ПИСЬМЕННОЕ ЗАДАНИЕ 1:
Перескажите короче абзац текста о феноменологии, который начинается словами «Феноменология, о чем свидетельствует», и сохраните его основные положения.
ПИСЬМЕННОЕ ЗАДАНИЕ 2:
Перепишите без изменений фрагмент текста о феноменологии от слов «Объединяя две эти» до слов «Давайте рассмотрим доказательства.».

Призрак не/человеческого
Феноменология, о чем свидетельствует предшествующее изложение, сталкивается с двумя четко определенными вызовами. Как было отмечено выше, это проблемы эпистемологического и этического толка. Обе сужают рамки феноменологии и очерчивают проблемное поле, которое она не в силах покинуть. В эпистемологическом отношении феноменология сохраняет приверженность воззрениям, согласно которым мир обретает форму посредством человечности тела. В этической перспективе феноменология сталкивается с проблемой забвения инаковости тела, что является результатом чрезмерной приверженности требованиям телесного единства.
Объединяя две эти проблемы, феноменология заходит в тупик, крайне точно описанный Мейясу. Вопрос, который мы поставили в этой главе, касается того, может ли феноменология мыслить вне собственной традиции и возможно ли вернуться к такой феноменологии, которая могла бы быть восприимчивой к инаковости. Позволяет ли Левинас ответить на этот вопрос? Давайте рассмотрим доказательства.
Действие происходит в двух сферах: эпистемологической и этической. Каждая вписана в корреляционистский круг, по выражению Мейясу. Начнем с этики. Субъект у раннего Левинаса сопротивляется определению через единство проживаемого опыта. И пусть в более поздних работах Левинас вернет этике право первой философии, на интересующем нас отрезке времени он делает акцент не столько на отношении с миром лицом-к-лицу, сколько выводит на первый план признание анонимной угрозы, лежащей в основе этого отношения. Благодаря концентрации на доэтическом субъекте Левинасу удается описать рождение субъекта, которому еще не назначена определенная этическая роль. Субъект здесь лишен коррелирующего «дома», в котором он обретает себя. И Левинас еще не настаивает на необходимости размещения субъекта в мире. Вместо этого он предоставляет субъективности пространство проявить всю свою странность в мире, который ей пока что не принадлежит.

Записи, извлеченные из коллекции
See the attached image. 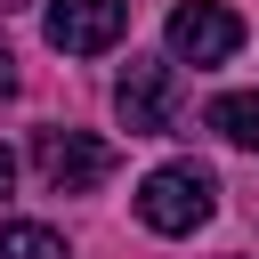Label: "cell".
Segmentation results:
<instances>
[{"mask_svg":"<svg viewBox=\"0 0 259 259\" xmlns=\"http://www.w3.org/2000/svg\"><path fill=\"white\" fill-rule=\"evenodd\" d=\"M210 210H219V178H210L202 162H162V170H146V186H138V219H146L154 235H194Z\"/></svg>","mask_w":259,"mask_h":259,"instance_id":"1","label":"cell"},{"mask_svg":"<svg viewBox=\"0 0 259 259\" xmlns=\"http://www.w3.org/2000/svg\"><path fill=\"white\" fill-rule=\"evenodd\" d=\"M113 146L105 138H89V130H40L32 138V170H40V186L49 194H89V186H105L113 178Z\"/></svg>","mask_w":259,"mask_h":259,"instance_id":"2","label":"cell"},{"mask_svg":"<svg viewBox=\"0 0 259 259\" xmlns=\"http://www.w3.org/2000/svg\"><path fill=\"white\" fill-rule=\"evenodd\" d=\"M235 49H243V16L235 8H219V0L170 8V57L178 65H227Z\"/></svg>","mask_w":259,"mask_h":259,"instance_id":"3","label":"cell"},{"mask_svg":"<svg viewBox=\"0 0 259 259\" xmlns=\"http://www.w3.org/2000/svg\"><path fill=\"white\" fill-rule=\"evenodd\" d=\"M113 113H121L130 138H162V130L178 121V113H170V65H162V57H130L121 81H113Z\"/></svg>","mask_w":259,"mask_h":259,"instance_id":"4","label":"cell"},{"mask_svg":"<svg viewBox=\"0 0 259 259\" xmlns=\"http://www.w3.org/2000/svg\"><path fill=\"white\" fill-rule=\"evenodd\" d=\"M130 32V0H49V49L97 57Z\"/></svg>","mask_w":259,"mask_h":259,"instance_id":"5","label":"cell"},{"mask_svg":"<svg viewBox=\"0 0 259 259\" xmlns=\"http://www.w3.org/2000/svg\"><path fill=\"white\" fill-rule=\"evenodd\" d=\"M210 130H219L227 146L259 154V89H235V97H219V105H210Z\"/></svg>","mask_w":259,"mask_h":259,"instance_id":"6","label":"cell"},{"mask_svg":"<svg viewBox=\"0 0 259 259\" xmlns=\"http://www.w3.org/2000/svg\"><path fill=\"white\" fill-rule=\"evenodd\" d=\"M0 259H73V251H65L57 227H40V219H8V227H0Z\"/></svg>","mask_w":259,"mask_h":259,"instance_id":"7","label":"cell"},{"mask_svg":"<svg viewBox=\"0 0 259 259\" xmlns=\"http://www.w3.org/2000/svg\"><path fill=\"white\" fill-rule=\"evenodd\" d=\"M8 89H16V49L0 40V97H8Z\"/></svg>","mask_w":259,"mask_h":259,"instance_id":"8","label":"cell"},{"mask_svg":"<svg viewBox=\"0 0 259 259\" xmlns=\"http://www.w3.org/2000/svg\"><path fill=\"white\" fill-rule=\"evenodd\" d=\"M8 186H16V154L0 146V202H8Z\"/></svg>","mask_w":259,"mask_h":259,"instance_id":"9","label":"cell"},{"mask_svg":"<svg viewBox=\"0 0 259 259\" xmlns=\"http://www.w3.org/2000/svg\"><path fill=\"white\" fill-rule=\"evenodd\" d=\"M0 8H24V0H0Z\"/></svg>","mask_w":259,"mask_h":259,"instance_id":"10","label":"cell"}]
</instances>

РЕЗУЛЬТАТ ЗАДАНИЯ 1:
Феноменология сталкивается с двумя вызовами, эпистемологическим и этическим. Оба сужают ее рамки и задают проблемное поле, из которого она не может выйти. В эпистемологическом плане феноменология держится взгляда, что мир обретает форму через человечность тела. В этическом плане она забывает об инаковости тела из-за чрезмерной приверженности требованиям телесного единства.

РЕЗУЛЬТАТ ЗАДАНИЯ 2:
Объединяя две эти проблемы, феноменология заходит в тупик, крайне точно описанный Мейясу. Вопрос, который мы поставили в этой главе, касается того, может ли феноменология мыслить вне собственной традиции и возможно ли вернуться к такой феноменологии, которая могла бы быть восприимчивой к инаковости. Позволяет ли Левинас ответить на этот вопрос? Давайте рассмотрим доказательства.